There are different types of partitioning techniques, like Range, List, and Hash, along with a hybrid approach that combines two or more original partitioning techniques.

  • Range Partitioning – It is based on partitioning the tables on a specific range of values, like data ranges or numerical values. It is suitable for time-based datasets, like sales transactions by year.
  • List Partitioning – On the basis of a predefined list of values, the data is collected and partitioned into a table. This method is suitable for data with limited and distinct values, like region or department.
  • Hash Partitioning – The data is distributed evenly across using the hash function, creating a balanced storage. It is perfect for high-volume datasets where data access is uniform.
  • Hybrid Approach – The hybrid approach combines two or more partitioning methods. For instance, a combination of range and hash partitioning is suitable when data needs load balancing across multiple servers. The hybrid approach distributes data evenly, preventing hotspots (partitions with higher loads than others).
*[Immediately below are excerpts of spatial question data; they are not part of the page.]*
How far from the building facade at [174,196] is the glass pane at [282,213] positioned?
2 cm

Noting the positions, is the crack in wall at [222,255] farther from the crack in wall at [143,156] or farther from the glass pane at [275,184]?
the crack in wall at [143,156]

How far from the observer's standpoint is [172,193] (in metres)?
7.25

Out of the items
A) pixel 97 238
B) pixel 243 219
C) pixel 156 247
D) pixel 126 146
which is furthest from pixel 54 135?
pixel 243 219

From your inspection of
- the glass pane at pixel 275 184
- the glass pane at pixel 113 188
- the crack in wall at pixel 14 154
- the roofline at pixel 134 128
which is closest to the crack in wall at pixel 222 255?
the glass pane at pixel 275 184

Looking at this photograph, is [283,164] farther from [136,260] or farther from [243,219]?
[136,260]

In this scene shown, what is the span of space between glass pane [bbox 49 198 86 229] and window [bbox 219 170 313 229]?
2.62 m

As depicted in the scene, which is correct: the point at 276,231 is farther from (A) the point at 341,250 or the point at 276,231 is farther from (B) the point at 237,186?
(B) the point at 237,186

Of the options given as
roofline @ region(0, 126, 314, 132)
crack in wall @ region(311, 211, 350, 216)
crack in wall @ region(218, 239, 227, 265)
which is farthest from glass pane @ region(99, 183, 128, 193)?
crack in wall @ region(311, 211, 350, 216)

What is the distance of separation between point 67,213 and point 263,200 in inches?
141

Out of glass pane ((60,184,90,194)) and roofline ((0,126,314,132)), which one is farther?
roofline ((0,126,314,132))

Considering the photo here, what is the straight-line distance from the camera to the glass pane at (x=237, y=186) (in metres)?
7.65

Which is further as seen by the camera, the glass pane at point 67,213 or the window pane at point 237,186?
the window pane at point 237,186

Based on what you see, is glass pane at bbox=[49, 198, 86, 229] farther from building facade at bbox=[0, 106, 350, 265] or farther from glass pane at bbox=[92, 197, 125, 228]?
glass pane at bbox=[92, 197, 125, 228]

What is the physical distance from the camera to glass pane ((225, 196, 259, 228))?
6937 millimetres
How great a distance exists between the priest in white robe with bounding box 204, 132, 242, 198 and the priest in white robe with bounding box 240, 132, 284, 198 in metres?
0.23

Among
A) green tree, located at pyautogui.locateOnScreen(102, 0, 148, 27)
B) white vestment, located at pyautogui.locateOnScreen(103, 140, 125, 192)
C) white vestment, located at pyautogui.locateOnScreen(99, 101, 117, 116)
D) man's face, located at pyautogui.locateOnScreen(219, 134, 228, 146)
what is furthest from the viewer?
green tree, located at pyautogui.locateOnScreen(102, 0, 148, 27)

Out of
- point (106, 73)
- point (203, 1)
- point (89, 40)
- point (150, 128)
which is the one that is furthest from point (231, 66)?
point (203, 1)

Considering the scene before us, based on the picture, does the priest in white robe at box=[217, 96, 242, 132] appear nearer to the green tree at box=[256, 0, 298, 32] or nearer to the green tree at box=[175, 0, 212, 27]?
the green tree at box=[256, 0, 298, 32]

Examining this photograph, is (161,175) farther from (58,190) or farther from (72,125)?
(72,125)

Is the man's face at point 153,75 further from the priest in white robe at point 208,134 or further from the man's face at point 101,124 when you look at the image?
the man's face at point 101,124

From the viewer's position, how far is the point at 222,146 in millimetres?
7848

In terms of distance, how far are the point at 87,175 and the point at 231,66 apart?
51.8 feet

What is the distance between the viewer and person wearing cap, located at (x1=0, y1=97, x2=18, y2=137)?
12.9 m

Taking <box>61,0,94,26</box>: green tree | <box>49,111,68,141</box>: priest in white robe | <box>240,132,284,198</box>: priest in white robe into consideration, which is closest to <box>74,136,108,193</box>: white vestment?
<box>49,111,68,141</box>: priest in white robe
Deciding on a proper partitioning strategy is important. Understanding the data characteristics and query patterns will help simplify the decision on which partitioning strategy to use.

The Bottom Line

It is recommended to utilize advanced monitoring tools that provide real-time tracking and in-depth analysis of database performance metrics. It assists the database administrators in proactively finding the issues, optimize configurations, and ensure consistent performance of the database in dynamic and high-traffic conditions.

With the rise of data-driven approaches, database infrastructure needs to be agile, dynamic, and quick to ensure the applications run with very minimal downtime and provide low-latency responses. A well-structured performance optimization strategy enhances database efficiency and seamless user experience, which is necessary for business-critical applications.